New Paradigm of Particle Science and Technology Proceedings of The 7th World Congress on Particle Technology
May 19–22, 2015
Based on coal mining above aquifers of Carboniferous limestone in a coal mine in North China Mining Area, the numerical method of CDEM (Continuum-based Discrete Element Method) was employed to simulate the movement of overburden stratum and damage evolution of floor stratum during coal mining above aquifers. The results indicated that the lithology, thickness, and structure of the impermeable strata and the pressure of confined water were the most pivotal elements which lead to the risk of water inrushes and damage evolution of floor stratum. In addition, the activities of overburden stratum, such as deformation, stratum separation, caving, also exhibited important effects.
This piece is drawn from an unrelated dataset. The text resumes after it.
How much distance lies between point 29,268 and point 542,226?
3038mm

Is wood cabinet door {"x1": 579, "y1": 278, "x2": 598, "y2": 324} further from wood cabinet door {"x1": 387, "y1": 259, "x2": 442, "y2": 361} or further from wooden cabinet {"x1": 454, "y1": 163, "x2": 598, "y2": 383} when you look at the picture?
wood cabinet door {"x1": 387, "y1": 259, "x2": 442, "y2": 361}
Compared to caving activities of the immediate roof and main roof, the critical upper strata with the larger thickness and strength showed more important influence on the damage evolution of floor stratum and water inrush risk, although it was relatively far from the coal seam. Before the initial caving of critical roof, the destruction extent of floor stratum and the risk of water inrush increased with the increase of the mined-out area and reached their peaks when the maximum caving interval was reached. When critical strata started periodic caving, the extent of destruction of floor and the risk of water inrush reached their peaks when hanging arch of critical strata reached the maximum value in this period. For caving interval in critical strata is larger than the mail roof and the stress pressure was mainly applied in the rear of the mined-out area other than the mining face, it is difficult to observe the rules of the activities of critical strata above coal seam through conventional mining monitoring ways. The activities of critical strata above coal seam should be studied to effectively prevent water inrush disaster in coal mine.